UltraFire Protected DOA any fix?

Big Bad

Newly Enlightened
Joined
Feb 27, 2008
Messages
42
Location
Ft. Lauderdale Florida
I got 6 Ultrafire CR123's (3.6) and 2 18650's off Ebay and when they showed, one of each has about 1.1 volts and will not charge up on my Ultrafire WF-139 charger. The other batteries are fine, is there any way to save these two, or are they dead forever?

Thanks in advance,

Mitch
 
I got four trustfires from Kai... One of them read 1.7 volts and wouldn't charge on my Ultrafire chargers. I got a Pila and it charged up fine!

Do you know any other flashaholics? :)
 
This happens a lot with Ultrafire cells, which have the worst reputation possible.

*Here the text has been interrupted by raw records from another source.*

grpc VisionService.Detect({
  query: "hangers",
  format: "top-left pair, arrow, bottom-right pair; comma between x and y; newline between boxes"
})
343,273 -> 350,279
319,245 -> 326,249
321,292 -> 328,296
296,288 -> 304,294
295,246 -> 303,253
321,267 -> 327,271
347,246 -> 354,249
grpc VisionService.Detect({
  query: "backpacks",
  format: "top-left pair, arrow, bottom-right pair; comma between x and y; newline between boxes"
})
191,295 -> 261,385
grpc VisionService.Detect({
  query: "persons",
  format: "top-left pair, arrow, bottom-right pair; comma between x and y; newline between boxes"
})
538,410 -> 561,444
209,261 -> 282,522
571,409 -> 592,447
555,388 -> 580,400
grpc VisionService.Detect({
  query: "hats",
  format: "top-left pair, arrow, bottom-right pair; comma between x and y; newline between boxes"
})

You should not even attempt to charge these cells if the voltage is that low - this would be dangerous.
 
Yeah, I forgot to come back to mention. 1.1 is cell damaging low voltage.

The ultrafire cells are inexpensive enough that it would be safer to abandon it and try again.

It might have something to do with the protection circuit... if it doesn't work after you put it on the charger, it's probably not worth the risk.
 
Thanks for the feedback, sorry it took so long to get back to this.

I ordered 7 more CR123's from Battery Junction plus a 18650. In that order four of the CR123 and the 18650 were all bad as well. So my cheap Ultrafire batteries have cost me lots of agrivation and I have to pay shipping to two different companies on top of it to return the bad product.

This Sucks I'd recomend everyone stay away from these!
 
I got 6 Ultrafire CR123's (3.6) and 2 18650's off Ebay and when they showed, one of each has about 1.1 volts and will not charge up on my Ultrafire WF-139 charger. The other batteries are fine, is there any way to save these two, or are they dead forever?
If the cell really was at 1.1 volts the protection circuitry should shut off, so you'd see no voltage whatsoever. So it's possible the cells are fine, but the circuit is acting up.
Here's what I would do (read: do it if you want, but don't come crying to me if your cell nuclearizes your city :p ): apply, say, a 3.2V power source to the cell for a few seconds, then measure the output. If this jolt of power is enough to reset the circuitry, you should now have normal voltage readings.